In Maine, where Governor Janet Mills has extended our “Stay At Home” order until the end of May (with the exception, it seems, of getting a haircut, whether you are man, woman, or dog,) it is still early spring. Yesterday the temperature was above 60 degrees F for the first time this year. Tiny leaf buds adorn some of the trees, and we have not yet moved from daffodil to tulip season. The air cools down considerably in the late afternoon and remains cool until mid-morning.
The new youth minister at our local Episcopal Church asked families this morning (via Zoom, of course) what is helping them to get through this time of social distancing? Having no children, I did not attend that virtual church service, but I would love to have heard the children’s responses.
Had I been there, I would have waved my hand enthusiastically to tell everyone that I have invented the very best homemade (from scratch) hot chocolate. The hot chocolate season is certainly not over in Maine, and I, being a chocolate fanatic, drink it all year long.

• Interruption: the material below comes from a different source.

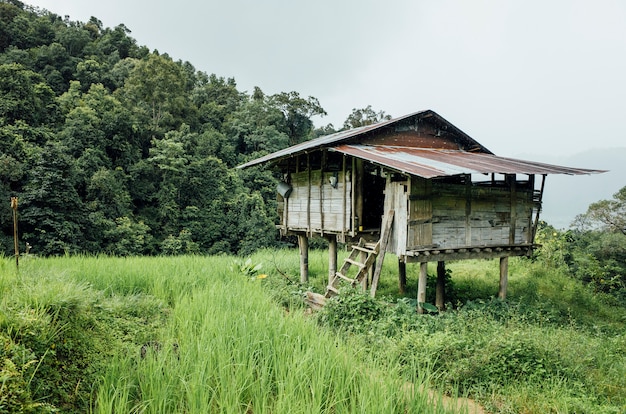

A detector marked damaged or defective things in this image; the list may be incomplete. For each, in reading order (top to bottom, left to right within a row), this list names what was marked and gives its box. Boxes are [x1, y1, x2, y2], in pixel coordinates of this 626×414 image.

I’ve thought many times since our first retirement community Coronavirus Bulletin came out on March 10, that I would like to share my recipe with my readers in hopes that they might find this delicious drink comforting and something to look forward to daily. (Being disciplined, I limit my intake to one a day.)
So, here goes:
1 tsp Hershey’s Cocoa (Special Dark)
10 turns on a salt grinder (Coarse Sea Salt)
½ tsp Stonewall Kitchen Sea Salt Caramel (or any caramel sauce you can find)
Half and Half, Cream, or Whole Milk (Nut milk also works)
Put the cocoa in a large mug, grind in the salt and pour in hot water. Stir vigorously. Add the caramel sauce and stir again. Add any kind of cream or milk to taste. If you like very dark chocolate, you can drink it without any dairy. I have tried adding a teaspoon of peanut butter as well, and it gives a mild “peanutty” taste to the chocolate. The peanut butter doesn’t melt entirely though, leaving a residue at the bottom of the cup when empty.
I started making my own hot chocolate when I realized two things: 1) how much sugar is in the hot chocolate mixture you buy in the store; 2) a diet low in sugar can reduce inflammation in muscles and joints and thus reduce pain. A lot of experimentation led to the recipe above.
What brings you comfort during the long days, weeks, and months of “social distancing?” It can come in small and unusual ways. I have spent hours standing at my computer with a mug of hot chocolate on the desk near my right hand during the last eight weeks. It has accompanied me as I have read and written emails, made cards for friends, drafted poems and blog articles, colored mandalas, and participated in Zoom meetings. (To be honest, the Zoom cocktail hours involve something a little stronger.)
How are you caring for yourself during the pandemic? What little treats are you allowing yourself? What calms nerves, lifts spirits, brings insight, and makes you feel at ease. What awakens you to the present and prepares you for the unknown future? What is your “simple comfort?”